Using the listing below, reproduce exactly the lines from the one with "Roads Closed: a" through the last, with all pictures left out.

> **Provided material**:
+ + +
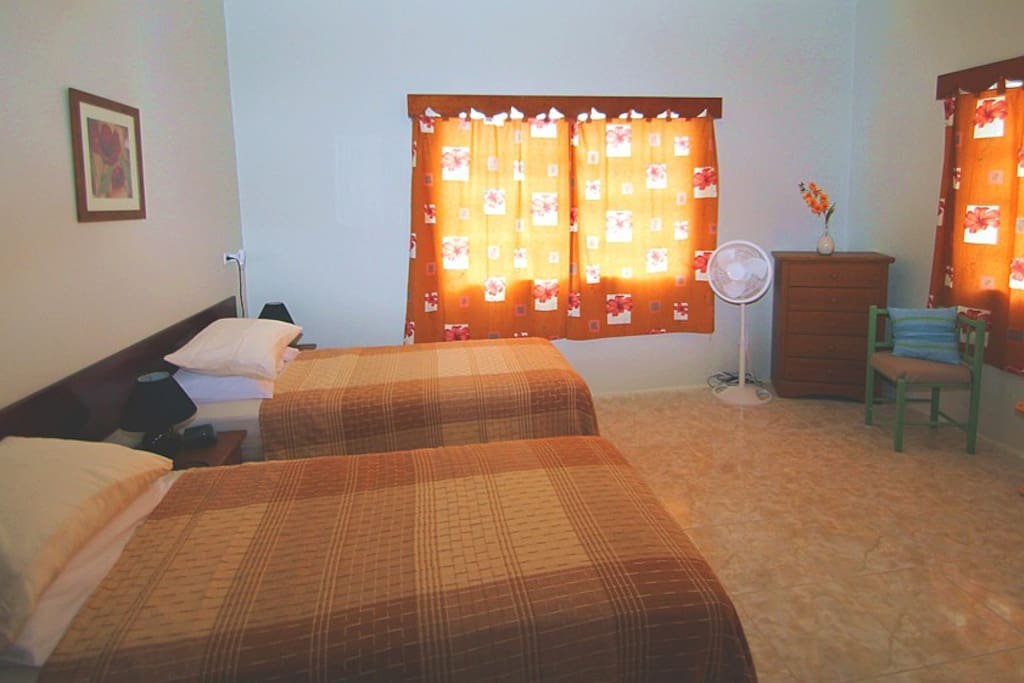 Large second bedroom with 2 twin beds.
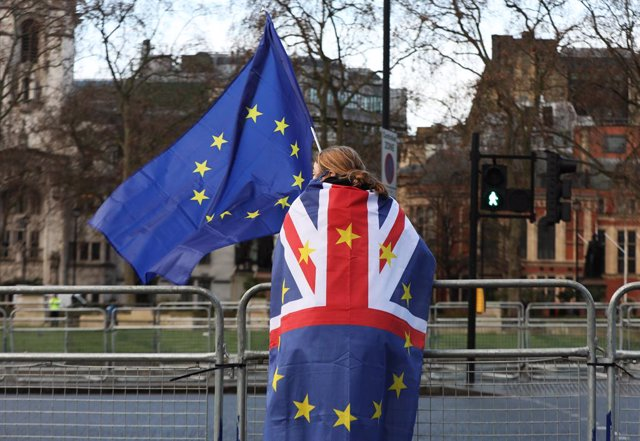 14 December 2020, England, London: A pro-European Union protester stands outside the Houses of Parliament after Brexit talks were extended on Sunday following a meeting betweenUK Prime Minister Boris Johnson and European Commission president Ursula von de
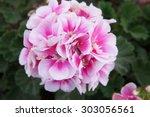 Pink Red Geranium Macro Flower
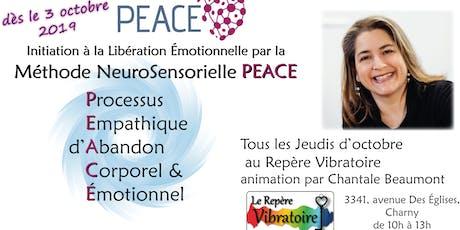 Libération Émotionnelle avec la Méthode PEACE billets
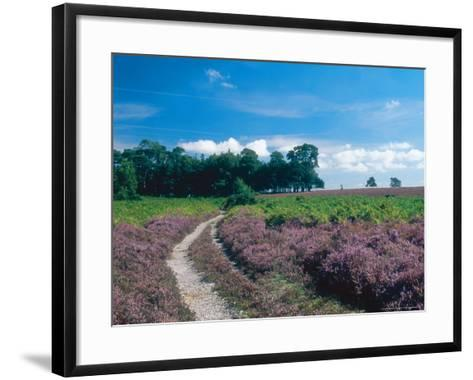 Bell Heather and Ling, Ibsley Common, Hampshire, UK-Ian West-Framed Art Print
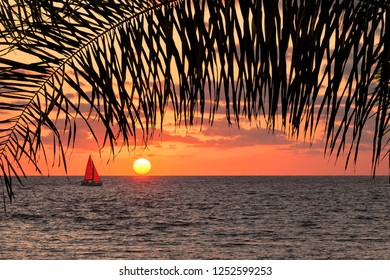 Orange calm ocean sunset. Red sail yacht is sailing. Beautiful view through the palm leaves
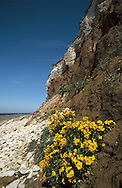WALLFLOWER Erysimum cheiri (Brassicaceae) Height to 60cm. Showy perennial with a woody base to the stem and branched hairs. Associated with cliffs and old walls. FLOWERS are 2-3cm across with 4 orange-yellow petals; borne in terminal clusters (Mar-Jun). FRUITS are flattened and 7cm long. LEAVES are narrow and untoothed. STATUS-Widely naturalised as a garden escape.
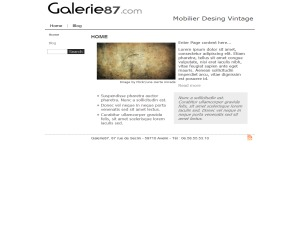 galerie87C WP template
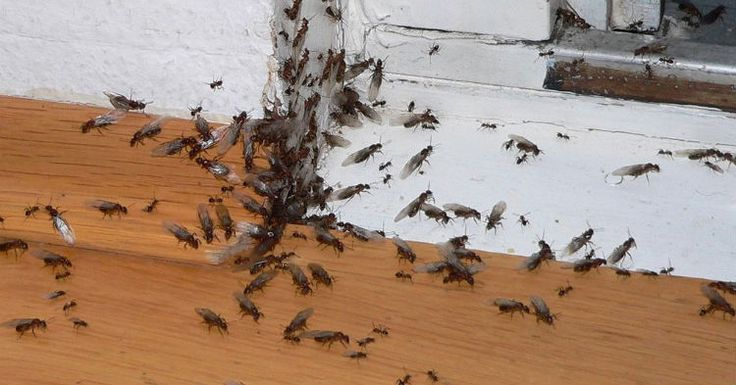 Instead Of Paying An Exterminator Hundreds To Get Rid Of Ants, Try This $2 Solution : AWM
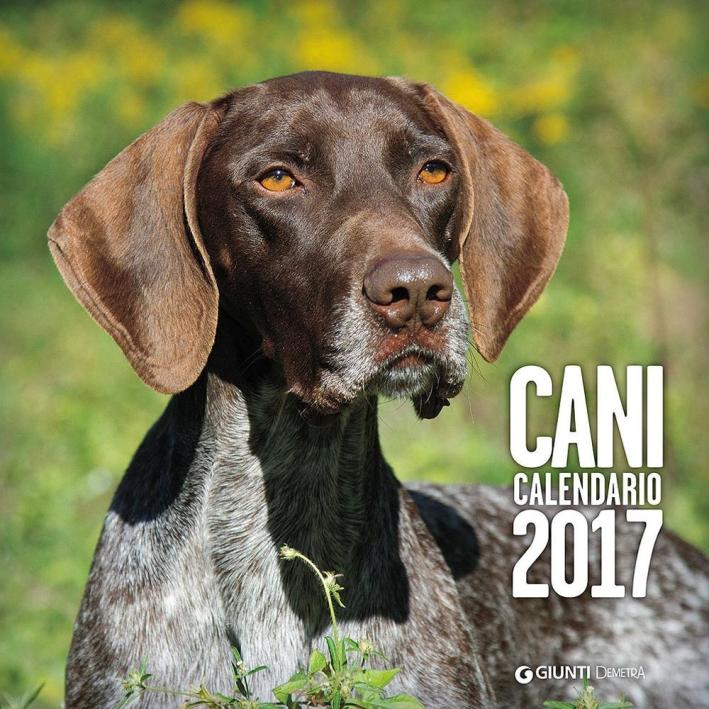 Cani. Calendario 2017.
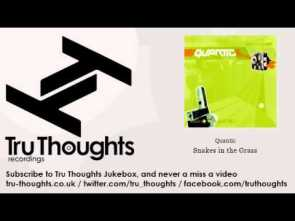 Quantic – Snakes in the Grass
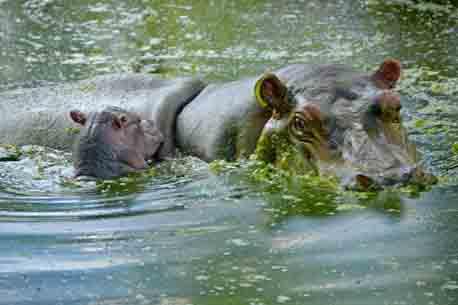 20150811131636-nuevo-hipopotamo-vyg.jpg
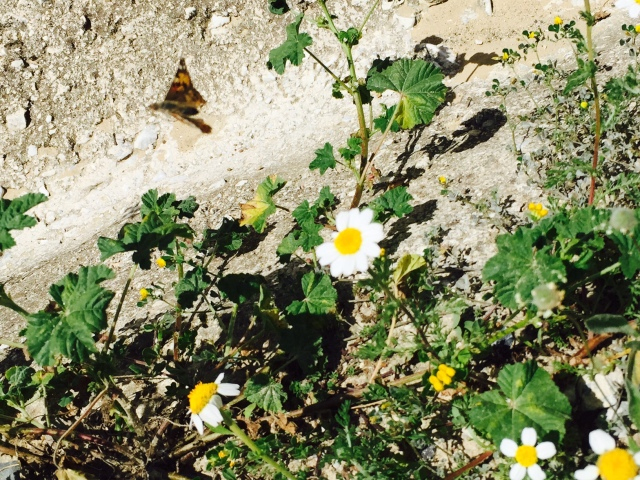 Butterfly. Pippa´s picture. 7/10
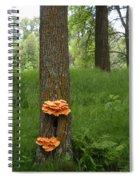 Orange Fungi On A Tree Spiral Notebook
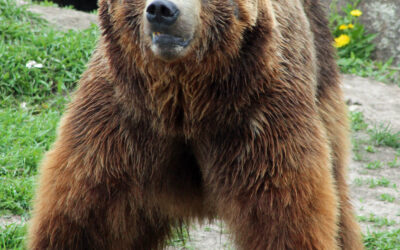 Roads Closed: a Big Win for Grizzlies in the Northern Rockies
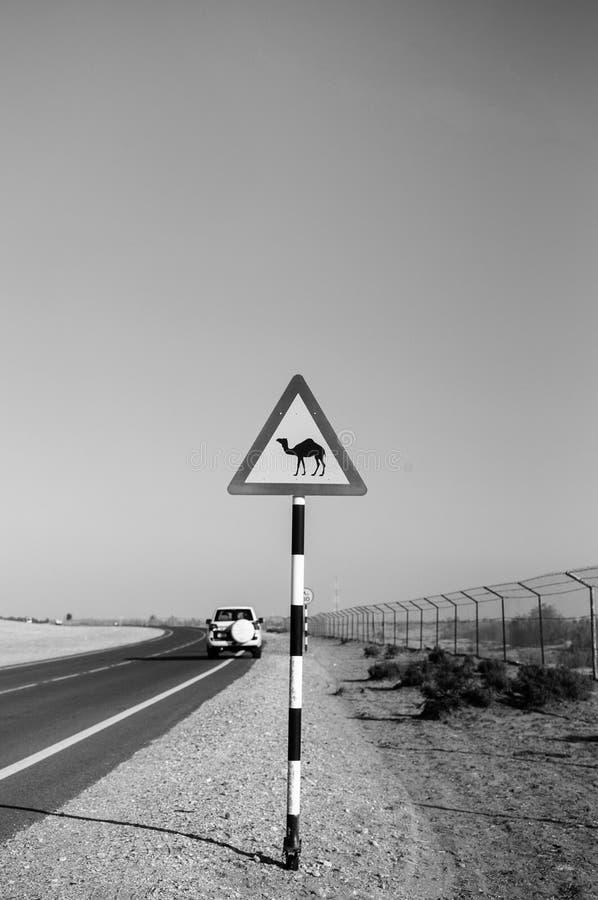 Wielbłądzi skrzyżowanie znaka ulicznego w Al Wathba pustyni, Abu Dhabi, UAE zdjęcie royalty free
+ + +
> **Written response**:
 Roads Closed: a Big Win for Grizzlies in the Northern Rockies
 Wielbłądzi skrzyżowanie znaka ulicznego w Al Wathba pustyni, Abu Dhabi, UAE zdjęcie royalty free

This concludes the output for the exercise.